Investigating Compositional Reasoning in Time Series Foundation Models
Willa Potosnak, Cristian Challu, Mononito Goswami, Kin G. Olivares, Michał Wiliński, Nina Żukowska, Artur Dubrawski
公開日: 2025/2/9
Abstract
Large pre-trained time series foundation models (TSFMs) have demonstrated promising zero-shot performance across a wide range of domains. However, a question remains: Do TSFMs succeed by memorizing patterns in training data, or do they possess the ability to reason about such patterns?
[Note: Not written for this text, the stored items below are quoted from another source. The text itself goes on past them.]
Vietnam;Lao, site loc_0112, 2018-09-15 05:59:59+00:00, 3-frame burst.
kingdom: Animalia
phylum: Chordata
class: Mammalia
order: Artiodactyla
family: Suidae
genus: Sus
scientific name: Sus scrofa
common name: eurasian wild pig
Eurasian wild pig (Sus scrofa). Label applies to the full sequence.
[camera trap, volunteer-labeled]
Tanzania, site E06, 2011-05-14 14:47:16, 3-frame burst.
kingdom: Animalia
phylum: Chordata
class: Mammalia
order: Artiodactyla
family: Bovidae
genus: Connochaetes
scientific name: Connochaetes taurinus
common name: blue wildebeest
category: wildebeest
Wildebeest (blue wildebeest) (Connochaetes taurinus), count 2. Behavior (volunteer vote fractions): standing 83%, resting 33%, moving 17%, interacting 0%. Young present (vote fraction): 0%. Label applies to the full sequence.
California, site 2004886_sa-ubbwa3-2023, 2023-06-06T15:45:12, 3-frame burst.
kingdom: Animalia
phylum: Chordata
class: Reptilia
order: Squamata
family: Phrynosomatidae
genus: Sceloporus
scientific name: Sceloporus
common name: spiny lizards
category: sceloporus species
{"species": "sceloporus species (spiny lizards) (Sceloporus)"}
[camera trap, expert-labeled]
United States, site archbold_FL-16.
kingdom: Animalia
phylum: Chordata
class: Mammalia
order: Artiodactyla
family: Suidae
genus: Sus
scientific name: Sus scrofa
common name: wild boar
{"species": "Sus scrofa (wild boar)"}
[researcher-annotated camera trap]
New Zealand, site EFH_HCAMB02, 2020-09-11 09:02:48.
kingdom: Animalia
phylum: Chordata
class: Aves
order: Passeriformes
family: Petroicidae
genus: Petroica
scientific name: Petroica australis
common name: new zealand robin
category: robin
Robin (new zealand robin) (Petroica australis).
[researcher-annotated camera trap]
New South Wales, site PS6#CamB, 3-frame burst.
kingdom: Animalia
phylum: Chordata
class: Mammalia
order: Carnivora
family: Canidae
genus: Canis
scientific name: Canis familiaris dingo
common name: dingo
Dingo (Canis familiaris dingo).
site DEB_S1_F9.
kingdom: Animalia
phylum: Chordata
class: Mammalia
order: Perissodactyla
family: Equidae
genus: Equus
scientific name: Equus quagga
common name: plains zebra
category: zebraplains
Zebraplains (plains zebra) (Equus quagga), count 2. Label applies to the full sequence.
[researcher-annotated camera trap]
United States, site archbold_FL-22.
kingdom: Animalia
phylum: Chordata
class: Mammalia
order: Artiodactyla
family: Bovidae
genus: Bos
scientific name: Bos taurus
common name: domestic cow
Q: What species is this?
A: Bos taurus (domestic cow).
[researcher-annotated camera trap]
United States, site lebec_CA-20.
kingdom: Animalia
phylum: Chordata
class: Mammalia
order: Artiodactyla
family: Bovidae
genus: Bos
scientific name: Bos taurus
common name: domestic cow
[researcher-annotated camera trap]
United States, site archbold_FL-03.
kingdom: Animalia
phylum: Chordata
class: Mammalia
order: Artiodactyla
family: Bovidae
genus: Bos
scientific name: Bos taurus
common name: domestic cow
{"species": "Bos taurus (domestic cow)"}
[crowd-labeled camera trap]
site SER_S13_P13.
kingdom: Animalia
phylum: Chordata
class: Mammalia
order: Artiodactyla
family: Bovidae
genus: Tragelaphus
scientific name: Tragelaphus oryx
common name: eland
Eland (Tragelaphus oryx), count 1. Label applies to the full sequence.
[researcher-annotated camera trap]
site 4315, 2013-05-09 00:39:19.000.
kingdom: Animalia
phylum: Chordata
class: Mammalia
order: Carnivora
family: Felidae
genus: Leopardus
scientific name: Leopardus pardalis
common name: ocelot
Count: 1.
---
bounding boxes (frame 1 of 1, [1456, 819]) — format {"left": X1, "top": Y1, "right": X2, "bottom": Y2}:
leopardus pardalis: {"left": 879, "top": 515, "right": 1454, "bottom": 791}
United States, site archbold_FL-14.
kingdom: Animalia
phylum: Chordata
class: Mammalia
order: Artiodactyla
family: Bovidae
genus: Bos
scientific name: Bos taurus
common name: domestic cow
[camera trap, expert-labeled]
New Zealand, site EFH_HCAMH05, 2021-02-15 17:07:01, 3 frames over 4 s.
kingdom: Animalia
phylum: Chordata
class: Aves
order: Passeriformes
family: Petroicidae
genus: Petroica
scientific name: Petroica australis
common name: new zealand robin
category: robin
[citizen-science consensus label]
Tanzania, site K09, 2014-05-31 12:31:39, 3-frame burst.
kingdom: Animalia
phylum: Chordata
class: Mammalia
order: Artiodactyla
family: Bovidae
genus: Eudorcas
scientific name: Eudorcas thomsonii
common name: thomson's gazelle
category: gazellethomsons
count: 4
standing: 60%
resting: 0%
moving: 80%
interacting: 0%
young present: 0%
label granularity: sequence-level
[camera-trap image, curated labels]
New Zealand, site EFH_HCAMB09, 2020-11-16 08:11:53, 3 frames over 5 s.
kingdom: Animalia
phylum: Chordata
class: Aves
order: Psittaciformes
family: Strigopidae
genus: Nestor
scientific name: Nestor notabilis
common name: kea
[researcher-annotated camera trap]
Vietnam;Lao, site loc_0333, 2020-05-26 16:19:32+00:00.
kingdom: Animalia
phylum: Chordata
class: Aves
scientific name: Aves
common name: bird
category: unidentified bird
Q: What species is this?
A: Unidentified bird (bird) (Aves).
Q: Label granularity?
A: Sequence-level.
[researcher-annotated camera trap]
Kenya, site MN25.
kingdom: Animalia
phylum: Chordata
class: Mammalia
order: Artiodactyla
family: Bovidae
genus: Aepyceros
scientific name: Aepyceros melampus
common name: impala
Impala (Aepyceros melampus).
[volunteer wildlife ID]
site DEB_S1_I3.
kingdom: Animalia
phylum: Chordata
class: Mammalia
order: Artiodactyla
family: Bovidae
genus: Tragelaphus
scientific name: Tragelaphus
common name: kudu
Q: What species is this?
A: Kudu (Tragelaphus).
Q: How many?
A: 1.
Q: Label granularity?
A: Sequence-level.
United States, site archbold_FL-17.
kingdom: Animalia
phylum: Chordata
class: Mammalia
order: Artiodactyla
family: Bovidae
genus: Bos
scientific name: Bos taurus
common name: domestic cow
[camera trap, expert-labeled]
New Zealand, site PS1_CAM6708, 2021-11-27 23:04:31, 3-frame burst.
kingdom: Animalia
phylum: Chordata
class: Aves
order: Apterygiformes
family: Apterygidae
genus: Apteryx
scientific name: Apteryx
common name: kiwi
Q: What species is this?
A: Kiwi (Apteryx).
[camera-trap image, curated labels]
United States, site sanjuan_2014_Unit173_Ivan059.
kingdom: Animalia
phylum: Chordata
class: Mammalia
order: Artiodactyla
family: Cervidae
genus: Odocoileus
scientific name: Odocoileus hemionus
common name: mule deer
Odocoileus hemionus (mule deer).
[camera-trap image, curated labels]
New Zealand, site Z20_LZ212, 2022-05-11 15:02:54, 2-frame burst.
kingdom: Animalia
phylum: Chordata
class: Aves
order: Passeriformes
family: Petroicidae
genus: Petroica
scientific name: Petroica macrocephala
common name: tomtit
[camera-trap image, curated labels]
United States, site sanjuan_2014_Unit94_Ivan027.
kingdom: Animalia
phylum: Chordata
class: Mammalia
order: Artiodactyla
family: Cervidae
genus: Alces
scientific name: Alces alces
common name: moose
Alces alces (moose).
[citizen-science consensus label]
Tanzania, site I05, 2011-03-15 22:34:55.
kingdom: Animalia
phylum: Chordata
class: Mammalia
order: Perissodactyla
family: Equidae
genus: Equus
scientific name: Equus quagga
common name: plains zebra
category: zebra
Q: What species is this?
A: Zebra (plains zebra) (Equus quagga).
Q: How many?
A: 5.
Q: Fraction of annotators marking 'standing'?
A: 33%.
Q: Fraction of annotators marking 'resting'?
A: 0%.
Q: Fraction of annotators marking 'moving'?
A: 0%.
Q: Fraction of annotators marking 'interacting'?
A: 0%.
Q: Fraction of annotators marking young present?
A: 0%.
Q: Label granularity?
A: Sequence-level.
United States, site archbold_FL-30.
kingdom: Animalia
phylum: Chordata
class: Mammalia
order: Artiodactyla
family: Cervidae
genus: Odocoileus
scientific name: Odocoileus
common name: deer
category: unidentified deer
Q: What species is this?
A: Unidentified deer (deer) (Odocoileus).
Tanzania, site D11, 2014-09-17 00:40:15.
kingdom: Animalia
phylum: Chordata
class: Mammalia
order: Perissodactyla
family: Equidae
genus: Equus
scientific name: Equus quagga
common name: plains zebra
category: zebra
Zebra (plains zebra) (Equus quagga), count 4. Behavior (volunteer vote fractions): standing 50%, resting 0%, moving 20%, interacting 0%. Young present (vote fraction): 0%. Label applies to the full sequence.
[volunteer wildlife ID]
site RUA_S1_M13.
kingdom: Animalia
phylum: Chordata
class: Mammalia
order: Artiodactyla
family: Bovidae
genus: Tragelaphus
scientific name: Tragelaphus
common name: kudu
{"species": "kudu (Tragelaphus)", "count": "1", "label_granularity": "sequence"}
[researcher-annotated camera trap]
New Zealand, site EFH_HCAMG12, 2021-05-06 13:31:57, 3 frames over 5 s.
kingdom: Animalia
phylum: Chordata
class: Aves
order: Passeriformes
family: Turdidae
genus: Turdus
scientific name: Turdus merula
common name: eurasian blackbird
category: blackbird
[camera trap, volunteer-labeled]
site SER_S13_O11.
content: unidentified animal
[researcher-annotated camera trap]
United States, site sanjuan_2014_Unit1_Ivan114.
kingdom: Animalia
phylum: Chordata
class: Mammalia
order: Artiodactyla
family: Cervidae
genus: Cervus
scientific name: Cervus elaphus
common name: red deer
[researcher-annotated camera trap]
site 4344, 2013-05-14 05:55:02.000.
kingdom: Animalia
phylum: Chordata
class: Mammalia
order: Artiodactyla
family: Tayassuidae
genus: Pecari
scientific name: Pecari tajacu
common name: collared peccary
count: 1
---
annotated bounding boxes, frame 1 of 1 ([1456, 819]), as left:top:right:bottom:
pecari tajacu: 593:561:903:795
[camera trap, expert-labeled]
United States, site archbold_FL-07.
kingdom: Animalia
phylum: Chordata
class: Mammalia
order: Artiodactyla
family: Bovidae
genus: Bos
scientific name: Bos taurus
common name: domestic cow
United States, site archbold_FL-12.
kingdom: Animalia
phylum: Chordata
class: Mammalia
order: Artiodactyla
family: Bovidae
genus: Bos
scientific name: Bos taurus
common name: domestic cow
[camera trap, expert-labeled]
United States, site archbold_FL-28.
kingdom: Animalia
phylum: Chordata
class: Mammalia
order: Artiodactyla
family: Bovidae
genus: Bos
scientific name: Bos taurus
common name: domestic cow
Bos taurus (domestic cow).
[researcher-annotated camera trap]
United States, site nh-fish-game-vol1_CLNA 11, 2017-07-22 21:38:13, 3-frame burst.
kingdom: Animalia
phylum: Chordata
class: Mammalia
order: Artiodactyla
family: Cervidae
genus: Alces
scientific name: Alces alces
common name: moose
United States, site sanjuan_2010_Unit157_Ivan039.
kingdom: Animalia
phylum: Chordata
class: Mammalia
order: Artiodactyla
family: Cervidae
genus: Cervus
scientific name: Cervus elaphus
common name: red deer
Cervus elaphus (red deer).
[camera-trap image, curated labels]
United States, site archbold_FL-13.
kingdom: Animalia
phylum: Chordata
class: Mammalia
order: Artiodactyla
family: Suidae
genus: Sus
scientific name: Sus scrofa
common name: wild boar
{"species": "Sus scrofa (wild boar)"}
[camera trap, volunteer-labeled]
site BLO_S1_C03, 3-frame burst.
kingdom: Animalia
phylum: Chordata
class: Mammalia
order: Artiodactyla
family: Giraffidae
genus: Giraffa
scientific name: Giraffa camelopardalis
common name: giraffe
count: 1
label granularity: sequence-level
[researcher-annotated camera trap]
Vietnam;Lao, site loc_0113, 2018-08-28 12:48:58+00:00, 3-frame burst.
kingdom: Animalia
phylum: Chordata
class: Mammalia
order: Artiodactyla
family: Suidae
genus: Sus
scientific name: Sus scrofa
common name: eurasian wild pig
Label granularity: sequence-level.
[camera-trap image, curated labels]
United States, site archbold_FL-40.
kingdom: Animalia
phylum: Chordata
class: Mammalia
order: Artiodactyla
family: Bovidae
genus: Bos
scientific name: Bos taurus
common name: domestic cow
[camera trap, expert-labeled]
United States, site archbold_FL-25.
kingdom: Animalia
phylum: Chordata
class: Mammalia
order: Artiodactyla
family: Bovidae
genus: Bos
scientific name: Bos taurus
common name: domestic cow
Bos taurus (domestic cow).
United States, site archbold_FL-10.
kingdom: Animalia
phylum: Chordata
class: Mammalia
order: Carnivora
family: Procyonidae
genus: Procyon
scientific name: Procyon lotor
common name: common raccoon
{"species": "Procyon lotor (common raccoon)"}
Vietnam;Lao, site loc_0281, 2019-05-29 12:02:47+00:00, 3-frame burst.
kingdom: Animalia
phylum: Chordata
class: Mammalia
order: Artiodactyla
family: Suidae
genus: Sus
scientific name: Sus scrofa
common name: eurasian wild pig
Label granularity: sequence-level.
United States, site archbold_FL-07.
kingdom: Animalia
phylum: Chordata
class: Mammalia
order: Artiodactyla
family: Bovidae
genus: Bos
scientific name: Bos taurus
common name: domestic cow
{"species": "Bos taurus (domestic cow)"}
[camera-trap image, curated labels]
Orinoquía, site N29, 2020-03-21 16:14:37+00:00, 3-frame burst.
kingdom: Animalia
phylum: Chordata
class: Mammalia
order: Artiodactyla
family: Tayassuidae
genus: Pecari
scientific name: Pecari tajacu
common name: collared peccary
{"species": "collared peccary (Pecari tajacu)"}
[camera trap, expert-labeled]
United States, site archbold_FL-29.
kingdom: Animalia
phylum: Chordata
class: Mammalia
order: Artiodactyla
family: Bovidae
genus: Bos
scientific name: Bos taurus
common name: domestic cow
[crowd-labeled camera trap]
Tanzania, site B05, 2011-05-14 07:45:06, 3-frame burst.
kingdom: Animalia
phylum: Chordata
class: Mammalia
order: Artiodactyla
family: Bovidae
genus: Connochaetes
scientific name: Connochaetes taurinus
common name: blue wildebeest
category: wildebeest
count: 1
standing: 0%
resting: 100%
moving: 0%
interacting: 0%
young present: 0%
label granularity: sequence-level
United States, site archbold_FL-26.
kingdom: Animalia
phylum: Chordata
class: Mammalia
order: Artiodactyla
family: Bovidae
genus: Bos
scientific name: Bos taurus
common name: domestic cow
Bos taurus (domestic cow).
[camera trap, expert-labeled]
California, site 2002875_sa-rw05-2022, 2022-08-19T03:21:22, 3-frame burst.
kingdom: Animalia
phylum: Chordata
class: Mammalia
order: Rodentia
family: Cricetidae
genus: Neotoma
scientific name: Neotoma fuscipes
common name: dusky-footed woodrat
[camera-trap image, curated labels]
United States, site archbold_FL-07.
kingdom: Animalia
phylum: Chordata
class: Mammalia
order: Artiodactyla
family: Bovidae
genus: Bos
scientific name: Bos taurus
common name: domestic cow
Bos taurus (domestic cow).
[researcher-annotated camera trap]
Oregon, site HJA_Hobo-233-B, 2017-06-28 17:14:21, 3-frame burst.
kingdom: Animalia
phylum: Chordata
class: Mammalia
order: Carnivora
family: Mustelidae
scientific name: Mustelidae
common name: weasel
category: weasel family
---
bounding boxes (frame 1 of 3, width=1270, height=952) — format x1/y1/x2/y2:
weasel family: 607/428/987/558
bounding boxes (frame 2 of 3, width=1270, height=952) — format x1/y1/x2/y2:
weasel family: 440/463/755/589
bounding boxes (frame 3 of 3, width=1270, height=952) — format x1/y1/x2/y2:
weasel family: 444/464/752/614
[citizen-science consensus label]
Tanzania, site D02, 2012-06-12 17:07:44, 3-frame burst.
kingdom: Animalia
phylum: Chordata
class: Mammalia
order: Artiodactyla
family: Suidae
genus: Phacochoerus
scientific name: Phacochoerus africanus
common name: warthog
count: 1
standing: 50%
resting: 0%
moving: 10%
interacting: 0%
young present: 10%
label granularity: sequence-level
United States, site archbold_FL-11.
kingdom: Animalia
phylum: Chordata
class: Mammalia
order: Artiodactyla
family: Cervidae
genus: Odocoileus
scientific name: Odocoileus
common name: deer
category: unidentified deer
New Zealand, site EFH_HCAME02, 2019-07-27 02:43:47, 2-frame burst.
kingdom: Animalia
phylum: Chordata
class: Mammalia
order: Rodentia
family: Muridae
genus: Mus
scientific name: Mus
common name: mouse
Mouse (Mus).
While reasoning is a topic of great interest in the study of Large Language Models (LLMs), it is undefined and largely unexplored in the context of TSFMs. In this work, inspired by language modeling literature, we formally define compositional reasoning in forecasting and distinguish it from in-distribution generalization. We evaluate the reasoning and generalization capabilities of 16 popular deep learning forecasting models on multiple synthetic and real-world datasets. Additionally, through controlled studies, we systematically examine which design choices in 7 popular open-source TSFMs contribute to improved reasoning capabilities. Our study yields key insights into the impact of TSFM architecture design on compositional reasoning and generalization. We find that patch-based Transformers have the best reasoning performance, closely followed by residualized MLP-based architectures, which are 97\% less computationally complex in terms of FLOPs and 86\% smaller in terms of the number of trainable parameters. Interestingly, in some zero-shot out-of-distribution scenarios, these models can outperform moving average and exponential smoothing statistical baselines trained on in-distribution data. Only a few design choices, such as the tokenization method, had a significant (negative) impact on Transformer model performance.